◆ What you need to do
A verbatim transcript of the lines below, starting at the first and ending with the one that holds "genus: Didelphis", is what should be produced.

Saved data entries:
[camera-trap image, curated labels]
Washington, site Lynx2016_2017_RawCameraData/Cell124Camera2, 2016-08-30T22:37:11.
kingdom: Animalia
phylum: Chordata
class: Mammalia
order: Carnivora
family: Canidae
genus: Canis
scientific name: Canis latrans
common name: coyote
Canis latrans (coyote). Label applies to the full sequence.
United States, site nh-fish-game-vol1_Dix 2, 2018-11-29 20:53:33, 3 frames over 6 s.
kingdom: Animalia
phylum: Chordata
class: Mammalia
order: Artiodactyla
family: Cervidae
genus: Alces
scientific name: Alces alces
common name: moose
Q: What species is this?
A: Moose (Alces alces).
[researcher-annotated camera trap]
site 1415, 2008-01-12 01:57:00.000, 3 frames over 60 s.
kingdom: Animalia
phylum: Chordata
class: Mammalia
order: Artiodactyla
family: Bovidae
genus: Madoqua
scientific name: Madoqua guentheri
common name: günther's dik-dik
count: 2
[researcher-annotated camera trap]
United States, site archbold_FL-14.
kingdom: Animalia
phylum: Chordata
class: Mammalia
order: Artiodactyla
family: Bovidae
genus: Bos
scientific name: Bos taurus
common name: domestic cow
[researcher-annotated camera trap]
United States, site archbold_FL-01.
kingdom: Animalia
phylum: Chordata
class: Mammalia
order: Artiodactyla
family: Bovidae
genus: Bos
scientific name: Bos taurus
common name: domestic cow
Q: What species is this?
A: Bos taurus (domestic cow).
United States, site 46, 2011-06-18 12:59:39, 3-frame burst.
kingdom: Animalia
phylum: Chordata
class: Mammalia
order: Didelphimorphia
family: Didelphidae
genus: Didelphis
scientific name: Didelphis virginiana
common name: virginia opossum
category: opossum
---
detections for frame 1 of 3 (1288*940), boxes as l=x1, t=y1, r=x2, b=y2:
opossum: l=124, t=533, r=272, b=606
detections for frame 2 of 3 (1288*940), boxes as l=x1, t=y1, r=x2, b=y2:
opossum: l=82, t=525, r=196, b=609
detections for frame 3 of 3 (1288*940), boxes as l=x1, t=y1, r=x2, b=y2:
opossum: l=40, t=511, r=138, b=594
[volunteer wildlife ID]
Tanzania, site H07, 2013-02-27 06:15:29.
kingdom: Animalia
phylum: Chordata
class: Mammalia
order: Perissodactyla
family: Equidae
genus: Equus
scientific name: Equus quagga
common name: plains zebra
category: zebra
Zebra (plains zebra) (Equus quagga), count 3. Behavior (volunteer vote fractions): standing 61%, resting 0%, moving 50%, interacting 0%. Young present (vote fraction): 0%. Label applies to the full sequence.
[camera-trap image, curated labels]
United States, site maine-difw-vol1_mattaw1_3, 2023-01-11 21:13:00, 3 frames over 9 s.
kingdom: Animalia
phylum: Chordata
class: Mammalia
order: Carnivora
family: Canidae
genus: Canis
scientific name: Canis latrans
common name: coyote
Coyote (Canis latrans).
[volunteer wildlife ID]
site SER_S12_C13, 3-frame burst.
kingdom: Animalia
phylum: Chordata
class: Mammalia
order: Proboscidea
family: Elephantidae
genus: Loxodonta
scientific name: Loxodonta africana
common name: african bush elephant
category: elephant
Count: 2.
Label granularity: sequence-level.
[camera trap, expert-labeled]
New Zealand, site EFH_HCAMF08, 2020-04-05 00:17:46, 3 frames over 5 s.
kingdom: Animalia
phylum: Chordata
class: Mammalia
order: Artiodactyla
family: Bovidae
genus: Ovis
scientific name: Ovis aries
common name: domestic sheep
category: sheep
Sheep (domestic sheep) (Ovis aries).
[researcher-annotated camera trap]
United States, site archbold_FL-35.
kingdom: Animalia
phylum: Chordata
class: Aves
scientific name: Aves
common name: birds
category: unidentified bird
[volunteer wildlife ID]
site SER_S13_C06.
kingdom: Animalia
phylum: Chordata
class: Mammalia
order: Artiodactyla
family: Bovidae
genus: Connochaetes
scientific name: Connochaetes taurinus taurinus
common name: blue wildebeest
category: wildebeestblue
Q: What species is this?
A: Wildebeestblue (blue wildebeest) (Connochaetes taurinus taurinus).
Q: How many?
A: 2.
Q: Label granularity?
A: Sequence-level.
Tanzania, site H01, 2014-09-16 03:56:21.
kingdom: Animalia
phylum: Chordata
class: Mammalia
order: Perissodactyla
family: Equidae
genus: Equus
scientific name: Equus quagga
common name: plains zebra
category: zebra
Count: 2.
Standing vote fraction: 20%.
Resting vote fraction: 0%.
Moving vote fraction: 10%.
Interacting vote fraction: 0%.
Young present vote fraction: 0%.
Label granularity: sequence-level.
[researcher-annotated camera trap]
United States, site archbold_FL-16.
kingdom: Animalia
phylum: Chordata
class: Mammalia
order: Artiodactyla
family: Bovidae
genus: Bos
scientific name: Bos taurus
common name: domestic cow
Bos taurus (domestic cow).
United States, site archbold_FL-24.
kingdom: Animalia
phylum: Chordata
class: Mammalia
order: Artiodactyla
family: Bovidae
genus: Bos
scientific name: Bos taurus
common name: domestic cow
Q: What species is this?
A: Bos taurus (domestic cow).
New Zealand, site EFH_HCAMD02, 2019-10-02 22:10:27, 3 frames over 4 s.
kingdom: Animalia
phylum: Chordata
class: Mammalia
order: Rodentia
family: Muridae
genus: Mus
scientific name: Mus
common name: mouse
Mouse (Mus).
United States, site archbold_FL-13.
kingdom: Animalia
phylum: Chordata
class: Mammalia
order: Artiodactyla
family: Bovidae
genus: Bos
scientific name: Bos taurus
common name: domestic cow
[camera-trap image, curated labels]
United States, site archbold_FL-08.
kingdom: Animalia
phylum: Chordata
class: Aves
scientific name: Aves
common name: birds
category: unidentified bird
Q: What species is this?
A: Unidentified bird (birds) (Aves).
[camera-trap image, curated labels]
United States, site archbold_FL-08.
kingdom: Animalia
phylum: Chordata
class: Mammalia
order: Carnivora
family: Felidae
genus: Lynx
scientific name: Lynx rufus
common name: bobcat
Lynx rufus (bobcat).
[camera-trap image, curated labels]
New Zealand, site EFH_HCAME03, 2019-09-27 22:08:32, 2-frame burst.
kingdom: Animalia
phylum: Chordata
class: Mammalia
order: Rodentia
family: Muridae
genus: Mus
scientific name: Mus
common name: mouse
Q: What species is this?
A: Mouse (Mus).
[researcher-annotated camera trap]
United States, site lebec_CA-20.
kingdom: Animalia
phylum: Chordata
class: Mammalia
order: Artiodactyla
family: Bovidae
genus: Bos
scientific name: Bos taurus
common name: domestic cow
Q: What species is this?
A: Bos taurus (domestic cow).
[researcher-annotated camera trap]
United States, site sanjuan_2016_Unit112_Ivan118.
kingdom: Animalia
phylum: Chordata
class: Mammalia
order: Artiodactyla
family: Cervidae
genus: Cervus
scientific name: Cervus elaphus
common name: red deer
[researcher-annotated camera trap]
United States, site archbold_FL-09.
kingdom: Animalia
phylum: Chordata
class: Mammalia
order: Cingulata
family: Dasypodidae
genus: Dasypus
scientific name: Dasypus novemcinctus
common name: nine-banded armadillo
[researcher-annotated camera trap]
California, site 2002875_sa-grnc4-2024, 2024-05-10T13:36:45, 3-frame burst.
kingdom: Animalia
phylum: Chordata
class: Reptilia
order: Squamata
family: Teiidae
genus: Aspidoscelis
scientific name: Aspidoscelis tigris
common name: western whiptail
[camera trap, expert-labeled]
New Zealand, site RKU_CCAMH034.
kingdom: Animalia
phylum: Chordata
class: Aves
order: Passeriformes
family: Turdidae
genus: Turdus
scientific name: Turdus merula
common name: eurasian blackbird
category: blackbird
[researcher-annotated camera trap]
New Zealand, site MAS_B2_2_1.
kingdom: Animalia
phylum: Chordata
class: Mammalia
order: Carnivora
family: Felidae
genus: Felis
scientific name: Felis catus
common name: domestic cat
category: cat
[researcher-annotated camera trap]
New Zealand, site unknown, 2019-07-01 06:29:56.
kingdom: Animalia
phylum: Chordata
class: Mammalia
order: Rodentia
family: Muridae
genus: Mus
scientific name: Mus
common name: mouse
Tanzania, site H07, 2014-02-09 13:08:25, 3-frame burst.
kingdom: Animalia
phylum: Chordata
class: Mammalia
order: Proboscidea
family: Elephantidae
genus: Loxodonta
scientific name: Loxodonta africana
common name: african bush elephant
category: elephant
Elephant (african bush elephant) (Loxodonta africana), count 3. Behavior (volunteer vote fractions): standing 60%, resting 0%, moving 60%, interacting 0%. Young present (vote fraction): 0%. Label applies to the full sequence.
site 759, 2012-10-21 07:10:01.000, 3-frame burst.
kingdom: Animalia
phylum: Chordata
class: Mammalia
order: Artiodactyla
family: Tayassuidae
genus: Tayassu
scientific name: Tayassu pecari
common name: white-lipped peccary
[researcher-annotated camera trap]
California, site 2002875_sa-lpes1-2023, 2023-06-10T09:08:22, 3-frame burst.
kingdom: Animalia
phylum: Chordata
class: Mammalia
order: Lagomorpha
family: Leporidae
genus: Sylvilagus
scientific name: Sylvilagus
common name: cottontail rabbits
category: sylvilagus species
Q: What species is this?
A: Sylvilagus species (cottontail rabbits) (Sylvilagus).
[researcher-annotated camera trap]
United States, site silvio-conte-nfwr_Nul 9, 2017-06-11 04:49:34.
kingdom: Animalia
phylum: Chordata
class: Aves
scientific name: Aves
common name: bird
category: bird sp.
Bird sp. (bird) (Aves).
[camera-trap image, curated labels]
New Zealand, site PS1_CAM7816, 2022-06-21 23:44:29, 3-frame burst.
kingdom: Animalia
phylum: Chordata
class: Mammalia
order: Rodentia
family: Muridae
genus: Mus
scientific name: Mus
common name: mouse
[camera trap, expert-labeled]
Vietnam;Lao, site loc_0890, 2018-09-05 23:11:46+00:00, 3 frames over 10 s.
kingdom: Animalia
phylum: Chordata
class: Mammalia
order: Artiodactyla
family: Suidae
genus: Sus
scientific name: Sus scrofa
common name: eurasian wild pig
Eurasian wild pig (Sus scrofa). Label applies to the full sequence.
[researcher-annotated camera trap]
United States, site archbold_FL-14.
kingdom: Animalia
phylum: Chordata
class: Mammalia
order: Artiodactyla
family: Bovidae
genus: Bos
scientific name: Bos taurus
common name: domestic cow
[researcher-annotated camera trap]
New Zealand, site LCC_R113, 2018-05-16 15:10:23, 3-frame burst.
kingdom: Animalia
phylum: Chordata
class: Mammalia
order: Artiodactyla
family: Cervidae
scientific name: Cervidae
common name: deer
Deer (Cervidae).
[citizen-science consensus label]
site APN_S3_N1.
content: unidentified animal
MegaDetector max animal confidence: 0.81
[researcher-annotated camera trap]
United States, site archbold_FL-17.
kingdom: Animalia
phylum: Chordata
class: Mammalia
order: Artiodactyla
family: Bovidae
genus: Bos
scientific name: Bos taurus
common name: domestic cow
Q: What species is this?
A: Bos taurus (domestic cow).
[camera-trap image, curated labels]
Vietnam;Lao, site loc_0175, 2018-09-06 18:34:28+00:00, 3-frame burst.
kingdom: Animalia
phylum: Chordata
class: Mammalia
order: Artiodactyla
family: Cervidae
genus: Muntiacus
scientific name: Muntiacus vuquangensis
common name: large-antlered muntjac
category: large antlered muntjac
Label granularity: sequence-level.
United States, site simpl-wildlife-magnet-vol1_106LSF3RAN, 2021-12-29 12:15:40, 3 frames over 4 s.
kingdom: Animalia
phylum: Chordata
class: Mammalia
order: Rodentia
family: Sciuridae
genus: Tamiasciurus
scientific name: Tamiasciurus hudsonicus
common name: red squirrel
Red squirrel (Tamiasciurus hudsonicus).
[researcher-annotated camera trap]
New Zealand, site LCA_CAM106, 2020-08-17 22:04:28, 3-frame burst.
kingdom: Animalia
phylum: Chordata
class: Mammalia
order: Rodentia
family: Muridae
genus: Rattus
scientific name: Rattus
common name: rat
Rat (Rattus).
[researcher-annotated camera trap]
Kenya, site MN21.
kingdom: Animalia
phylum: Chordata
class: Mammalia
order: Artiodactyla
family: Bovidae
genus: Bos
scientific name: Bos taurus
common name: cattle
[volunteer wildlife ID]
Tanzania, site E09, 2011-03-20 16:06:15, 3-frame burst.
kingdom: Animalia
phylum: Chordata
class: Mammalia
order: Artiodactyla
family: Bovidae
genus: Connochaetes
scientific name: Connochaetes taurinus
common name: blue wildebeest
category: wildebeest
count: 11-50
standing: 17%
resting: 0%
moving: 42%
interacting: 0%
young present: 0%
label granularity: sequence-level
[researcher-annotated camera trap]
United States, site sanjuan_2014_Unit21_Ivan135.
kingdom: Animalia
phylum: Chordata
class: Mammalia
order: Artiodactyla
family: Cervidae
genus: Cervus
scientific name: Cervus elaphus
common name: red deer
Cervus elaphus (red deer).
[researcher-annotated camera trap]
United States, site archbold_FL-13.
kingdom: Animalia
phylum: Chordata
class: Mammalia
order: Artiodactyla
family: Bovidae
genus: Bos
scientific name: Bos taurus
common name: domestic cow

◆ Result of the task
[camera-trap image, curated labels]
Washington, site Lynx2016_2017_RawCameraData/Cell124Camera2, 2016-08-30T22:37:11.
kingdom: Animalia
phylum: Chordata
class: Mammalia
order: Carnivora
family: Canidae
genus: Canis
scientific name: Canis latrans
common name: coyote
Canis latrans (coyote). Label applies to the full sequence.
United States, site nh-fish-game-vol1_Dix 2, 2018-11-29 20:53:33, 3 frames over 6 s.
kingdom: Animalia
phylum: Chordata
class: Mammalia
order: Artiodactyla
family: Cervidae
genus: Alces
scientific name: Alces alces
common name: moose
Q: What species is this?
A: Moose (Alces alces).
[researcher-annotated camera trap]
site 1415, 2008-01-12 01:57:00.000, 3 frames over 60 s.
kingdom: Animalia
phylum: Chordata
class: Mammalia
order: Artiodactyla
family: Bovidae
genus: Madoqua
scientific name: Madoqua guentheri
common name: günther's dik-dik
count: 2
[researcher-annotated camera trap]
United States, site archbold_FL-14.
kingdom: Animalia
phylum: Chordata
class: Mammalia
order: Artiodactyla
family: Bovidae
genus: Bos
scientific name: Bos taurus
common name: domestic cow
[researcher-annotated camera trap]
United States, site archbold_FL-01.
kingdom: Animalia
phylum: Chordata
class: Mammalia
order: Artiodactyla
family: Bovidae
genus: Bos
scientific name: Bos taurus
common name: domestic cow
Q: What species is this?
A: Bos taurus (domestic cow).
United States, site 46, 2011-06-18 12:59:39, 3-frame burst.
kingdom: Animalia
phylum: Chordata
class: Mammalia
order: Didelphimorphia
family: Didelphidae
genus: Didelphis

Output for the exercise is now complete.